O exercício
Atualize as linhas que vão da que contém "Ordering from nearest to furthest, how do" até a que contém "29089 millimetres", ambas incluídas, trocando "stone arch" por "brick arch" e sem mudar mais nada. Devolva somente essas linhas.

Registros do conjunto de dados

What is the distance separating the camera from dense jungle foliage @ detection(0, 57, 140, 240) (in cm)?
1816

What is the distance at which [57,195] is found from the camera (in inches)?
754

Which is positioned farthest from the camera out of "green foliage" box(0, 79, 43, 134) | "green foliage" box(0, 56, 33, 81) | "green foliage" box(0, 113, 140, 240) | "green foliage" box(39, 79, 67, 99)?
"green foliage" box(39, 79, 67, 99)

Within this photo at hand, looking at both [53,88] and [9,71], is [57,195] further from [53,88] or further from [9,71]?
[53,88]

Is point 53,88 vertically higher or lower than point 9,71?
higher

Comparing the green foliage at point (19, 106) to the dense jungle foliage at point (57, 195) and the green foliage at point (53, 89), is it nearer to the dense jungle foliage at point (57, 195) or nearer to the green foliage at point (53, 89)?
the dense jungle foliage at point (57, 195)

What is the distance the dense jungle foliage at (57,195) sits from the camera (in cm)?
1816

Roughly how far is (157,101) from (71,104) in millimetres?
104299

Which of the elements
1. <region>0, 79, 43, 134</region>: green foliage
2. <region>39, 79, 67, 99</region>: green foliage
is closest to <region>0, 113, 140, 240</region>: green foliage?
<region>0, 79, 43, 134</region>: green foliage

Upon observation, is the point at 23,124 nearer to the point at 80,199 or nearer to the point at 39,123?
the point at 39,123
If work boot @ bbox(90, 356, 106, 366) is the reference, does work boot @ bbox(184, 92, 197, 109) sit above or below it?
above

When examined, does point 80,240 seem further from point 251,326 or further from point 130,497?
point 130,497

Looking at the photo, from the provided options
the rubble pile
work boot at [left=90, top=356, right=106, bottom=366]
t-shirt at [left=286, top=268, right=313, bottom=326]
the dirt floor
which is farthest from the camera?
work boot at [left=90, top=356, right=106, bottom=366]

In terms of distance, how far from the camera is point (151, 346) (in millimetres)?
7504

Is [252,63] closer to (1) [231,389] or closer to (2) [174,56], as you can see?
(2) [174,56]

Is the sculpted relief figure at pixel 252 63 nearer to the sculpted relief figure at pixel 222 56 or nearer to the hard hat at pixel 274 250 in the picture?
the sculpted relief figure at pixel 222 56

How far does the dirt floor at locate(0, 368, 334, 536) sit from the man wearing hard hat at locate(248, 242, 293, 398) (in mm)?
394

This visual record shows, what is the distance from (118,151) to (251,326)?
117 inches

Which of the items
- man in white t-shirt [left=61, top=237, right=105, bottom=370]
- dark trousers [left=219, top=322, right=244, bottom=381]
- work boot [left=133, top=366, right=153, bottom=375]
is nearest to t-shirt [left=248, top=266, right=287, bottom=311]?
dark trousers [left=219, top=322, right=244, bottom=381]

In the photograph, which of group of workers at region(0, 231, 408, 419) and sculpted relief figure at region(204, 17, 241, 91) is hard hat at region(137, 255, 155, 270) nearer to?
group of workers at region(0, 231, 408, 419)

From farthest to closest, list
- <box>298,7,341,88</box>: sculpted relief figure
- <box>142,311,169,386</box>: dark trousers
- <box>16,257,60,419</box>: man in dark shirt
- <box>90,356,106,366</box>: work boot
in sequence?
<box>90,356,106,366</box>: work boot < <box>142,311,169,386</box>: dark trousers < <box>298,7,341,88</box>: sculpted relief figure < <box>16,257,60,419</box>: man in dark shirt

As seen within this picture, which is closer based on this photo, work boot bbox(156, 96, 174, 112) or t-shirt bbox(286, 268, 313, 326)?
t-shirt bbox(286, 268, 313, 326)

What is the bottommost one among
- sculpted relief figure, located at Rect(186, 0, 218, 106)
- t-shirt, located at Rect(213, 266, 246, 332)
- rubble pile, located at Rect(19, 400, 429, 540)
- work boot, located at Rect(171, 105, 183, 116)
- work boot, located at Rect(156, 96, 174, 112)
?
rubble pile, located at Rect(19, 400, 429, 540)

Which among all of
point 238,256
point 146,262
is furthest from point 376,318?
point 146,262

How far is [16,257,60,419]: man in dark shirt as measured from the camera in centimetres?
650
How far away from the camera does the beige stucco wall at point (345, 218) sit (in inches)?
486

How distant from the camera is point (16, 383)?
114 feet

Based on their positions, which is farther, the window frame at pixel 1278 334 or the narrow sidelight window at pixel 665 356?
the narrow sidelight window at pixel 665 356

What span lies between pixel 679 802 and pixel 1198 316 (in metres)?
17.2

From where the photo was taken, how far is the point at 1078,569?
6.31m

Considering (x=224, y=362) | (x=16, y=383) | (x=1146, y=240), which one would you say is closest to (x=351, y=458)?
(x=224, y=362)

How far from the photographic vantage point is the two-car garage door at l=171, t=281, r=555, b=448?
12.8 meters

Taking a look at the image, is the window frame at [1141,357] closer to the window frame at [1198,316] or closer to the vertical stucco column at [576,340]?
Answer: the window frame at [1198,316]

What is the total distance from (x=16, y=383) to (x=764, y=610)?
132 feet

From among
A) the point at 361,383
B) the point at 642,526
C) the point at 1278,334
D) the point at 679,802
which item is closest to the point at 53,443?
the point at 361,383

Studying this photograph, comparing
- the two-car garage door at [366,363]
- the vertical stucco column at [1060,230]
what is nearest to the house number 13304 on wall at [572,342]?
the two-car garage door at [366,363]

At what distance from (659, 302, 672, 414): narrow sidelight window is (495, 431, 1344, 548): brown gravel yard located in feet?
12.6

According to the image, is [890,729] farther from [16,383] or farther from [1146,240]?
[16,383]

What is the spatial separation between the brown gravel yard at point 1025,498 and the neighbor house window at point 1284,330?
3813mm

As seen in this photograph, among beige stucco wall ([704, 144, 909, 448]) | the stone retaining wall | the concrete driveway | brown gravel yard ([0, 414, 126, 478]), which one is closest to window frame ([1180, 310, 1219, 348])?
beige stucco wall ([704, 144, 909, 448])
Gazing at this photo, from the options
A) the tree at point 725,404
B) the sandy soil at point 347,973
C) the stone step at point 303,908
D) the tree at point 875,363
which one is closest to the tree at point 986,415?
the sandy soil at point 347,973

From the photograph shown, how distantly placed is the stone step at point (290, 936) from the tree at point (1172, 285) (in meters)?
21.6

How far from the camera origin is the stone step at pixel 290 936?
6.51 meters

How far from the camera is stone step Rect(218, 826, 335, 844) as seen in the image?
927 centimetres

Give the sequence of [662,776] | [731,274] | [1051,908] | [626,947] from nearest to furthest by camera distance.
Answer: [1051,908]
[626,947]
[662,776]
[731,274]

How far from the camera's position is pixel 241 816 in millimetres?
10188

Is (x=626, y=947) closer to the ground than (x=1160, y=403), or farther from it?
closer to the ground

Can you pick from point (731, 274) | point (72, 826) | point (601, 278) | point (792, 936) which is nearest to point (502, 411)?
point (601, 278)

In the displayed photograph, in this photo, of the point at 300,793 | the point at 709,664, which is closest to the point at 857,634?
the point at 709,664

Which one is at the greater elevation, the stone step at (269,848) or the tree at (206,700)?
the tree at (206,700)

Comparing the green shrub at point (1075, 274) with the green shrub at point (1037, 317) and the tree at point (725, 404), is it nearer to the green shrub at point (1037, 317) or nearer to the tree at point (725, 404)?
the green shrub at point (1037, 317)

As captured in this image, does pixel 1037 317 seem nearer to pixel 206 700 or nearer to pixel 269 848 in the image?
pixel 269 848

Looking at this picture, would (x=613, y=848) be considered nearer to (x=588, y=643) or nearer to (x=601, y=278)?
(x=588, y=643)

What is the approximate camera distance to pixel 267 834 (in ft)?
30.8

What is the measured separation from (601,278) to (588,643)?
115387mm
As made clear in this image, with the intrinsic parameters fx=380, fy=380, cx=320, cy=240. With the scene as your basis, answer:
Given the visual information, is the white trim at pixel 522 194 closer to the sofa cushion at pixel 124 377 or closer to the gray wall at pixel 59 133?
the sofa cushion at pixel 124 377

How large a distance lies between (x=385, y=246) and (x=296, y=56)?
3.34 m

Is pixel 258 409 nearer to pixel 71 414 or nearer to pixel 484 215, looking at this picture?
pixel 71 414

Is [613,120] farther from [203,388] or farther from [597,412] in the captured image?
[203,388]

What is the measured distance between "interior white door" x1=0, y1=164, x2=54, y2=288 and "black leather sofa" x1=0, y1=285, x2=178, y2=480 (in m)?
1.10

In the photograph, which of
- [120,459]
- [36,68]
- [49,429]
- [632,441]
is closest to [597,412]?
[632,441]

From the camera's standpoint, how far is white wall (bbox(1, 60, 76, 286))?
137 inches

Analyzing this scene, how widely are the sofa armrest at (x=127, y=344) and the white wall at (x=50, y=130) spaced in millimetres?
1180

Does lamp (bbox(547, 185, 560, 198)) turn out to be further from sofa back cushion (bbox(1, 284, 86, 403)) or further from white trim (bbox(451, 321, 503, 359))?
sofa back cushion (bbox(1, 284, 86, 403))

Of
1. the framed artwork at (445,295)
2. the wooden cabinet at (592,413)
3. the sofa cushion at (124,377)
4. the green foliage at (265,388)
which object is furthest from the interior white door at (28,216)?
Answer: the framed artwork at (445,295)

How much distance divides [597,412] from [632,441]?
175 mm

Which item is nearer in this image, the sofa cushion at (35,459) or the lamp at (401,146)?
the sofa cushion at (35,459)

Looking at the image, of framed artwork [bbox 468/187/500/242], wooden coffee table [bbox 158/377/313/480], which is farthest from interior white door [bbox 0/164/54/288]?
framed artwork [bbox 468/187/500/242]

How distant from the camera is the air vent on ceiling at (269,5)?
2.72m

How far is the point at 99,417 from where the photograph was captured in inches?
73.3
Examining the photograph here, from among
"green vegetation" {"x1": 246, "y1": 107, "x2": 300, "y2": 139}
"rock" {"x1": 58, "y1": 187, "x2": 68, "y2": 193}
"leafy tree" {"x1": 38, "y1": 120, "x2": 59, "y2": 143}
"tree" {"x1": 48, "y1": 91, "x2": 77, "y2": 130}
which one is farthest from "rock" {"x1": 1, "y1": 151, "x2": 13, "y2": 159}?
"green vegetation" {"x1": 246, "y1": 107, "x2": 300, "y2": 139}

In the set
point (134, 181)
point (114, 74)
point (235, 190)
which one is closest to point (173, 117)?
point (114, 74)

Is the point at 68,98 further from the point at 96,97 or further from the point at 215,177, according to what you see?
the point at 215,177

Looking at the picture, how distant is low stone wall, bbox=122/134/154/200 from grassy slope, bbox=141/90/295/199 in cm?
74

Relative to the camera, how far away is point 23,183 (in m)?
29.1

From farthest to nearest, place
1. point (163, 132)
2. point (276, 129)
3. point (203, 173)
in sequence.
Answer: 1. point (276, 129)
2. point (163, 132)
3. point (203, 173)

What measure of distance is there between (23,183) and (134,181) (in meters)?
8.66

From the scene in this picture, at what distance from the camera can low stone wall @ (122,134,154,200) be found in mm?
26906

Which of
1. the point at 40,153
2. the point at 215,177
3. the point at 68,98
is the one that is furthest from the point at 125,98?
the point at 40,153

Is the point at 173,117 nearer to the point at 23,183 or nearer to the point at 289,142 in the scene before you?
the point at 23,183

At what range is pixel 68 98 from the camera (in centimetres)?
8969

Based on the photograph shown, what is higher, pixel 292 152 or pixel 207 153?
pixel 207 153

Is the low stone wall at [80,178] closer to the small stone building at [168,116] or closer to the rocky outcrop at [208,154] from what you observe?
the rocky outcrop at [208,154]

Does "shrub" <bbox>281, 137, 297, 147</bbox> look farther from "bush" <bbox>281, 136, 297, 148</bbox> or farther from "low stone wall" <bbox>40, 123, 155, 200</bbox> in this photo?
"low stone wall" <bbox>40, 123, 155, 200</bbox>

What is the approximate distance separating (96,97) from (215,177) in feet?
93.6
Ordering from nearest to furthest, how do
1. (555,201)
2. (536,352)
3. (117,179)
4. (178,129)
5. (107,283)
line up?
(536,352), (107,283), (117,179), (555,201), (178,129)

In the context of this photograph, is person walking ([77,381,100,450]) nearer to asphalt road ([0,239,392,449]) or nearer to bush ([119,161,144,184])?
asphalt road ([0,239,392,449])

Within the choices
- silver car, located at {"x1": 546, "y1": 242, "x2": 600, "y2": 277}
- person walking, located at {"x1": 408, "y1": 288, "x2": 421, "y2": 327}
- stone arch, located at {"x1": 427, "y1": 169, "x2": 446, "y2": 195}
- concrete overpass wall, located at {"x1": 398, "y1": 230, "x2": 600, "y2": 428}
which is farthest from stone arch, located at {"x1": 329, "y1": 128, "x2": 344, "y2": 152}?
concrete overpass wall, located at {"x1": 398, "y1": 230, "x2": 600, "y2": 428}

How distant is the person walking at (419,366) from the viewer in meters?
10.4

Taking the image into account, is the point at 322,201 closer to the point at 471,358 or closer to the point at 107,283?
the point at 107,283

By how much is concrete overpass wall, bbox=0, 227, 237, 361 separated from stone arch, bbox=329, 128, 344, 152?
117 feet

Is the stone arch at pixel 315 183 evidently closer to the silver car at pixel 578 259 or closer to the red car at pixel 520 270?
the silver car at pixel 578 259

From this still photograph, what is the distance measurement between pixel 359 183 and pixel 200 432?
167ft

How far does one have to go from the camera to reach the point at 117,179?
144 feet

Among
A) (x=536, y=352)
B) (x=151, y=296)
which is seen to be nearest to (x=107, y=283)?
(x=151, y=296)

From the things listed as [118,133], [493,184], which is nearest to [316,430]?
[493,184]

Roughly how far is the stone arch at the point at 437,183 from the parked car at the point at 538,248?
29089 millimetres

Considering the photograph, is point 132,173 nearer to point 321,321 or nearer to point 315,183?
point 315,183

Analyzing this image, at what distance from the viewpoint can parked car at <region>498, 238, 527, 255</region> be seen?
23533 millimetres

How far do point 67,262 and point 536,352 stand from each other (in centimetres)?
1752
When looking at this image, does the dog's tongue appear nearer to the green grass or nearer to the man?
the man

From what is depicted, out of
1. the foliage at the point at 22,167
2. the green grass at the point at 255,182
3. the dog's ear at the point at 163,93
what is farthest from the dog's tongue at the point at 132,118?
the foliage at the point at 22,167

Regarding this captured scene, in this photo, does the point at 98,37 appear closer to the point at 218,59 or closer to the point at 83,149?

Resultado da tarefa
Ordering from nearest to furthest, how do
1. (555,201)
2. (536,352)
3. (117,179)
4. (178,129)
5. (107,283)
line up?
(536,352), (107,283), (117,179), (555,201), (178,129)

In the context of this photograph, is person walking ([77,381,100,450]) nearer to asphalt road ([0,239,392,449]) or nearer to bush ([119,161,144,184])?
asphalt road ([0,239,392,449])

Within the choices
- silver car, located at {"x1": 546, "y1": 242, "x2": 600, "y2": 277}
- person walking, located at {"x1": 408, "y1": 288, "x2": 421, "y2": 327}
- brick arch, located at {"x1": 427, "y1": 169, "x2": 446, "y2": 195}
- concrete overpass wall, located at {"x1": 398, "y1": 230, "x2": 600, "y2": 428}
which is farthest from brick arch, located at {"x1": 329, "y1": 128, "x2": 344, "y2": 152}?
concrete overpass wall, located at {"x1": 398, "y1": 230, "x2": 600, "y2": 428}

How distant is the person walking at (419,366) from the viewer in meters?
10.4

Taking the image into account, is the point at 322,201 closer to the point at 471,358 or closer to the point at 107,283?
the point at 107,283

By how much is concrete overpass wall, bbox=0, 227, 237, 361 separated from brick arch, bbox=329, 128, 344, 152?
117 feet

Is the brick arch at pixel 315 183 evidently closer to the silver car at pixel 578 259 or closer to the red car at pixel 520 270?
the silver car at pixel 578 259

From this still photograph, what is the distance measurement between pixel 359 183 and pixel 200 432?
167ft

How far does one have to go from the camera to reach the point at 117,179?
144 feet

Among
A) (x=536, y=352)
B) (x=151, y=296)
which is seen to be nearest to (x=107, y=283)?
(x=151, y=296)

From the things listed as [118,133], [493,184], which is nearest to [316,430]?
[493,184]

Roughly how far is the brick arch at the point at 437,183 from the parked car at the point at 538,248?
29089 millimetres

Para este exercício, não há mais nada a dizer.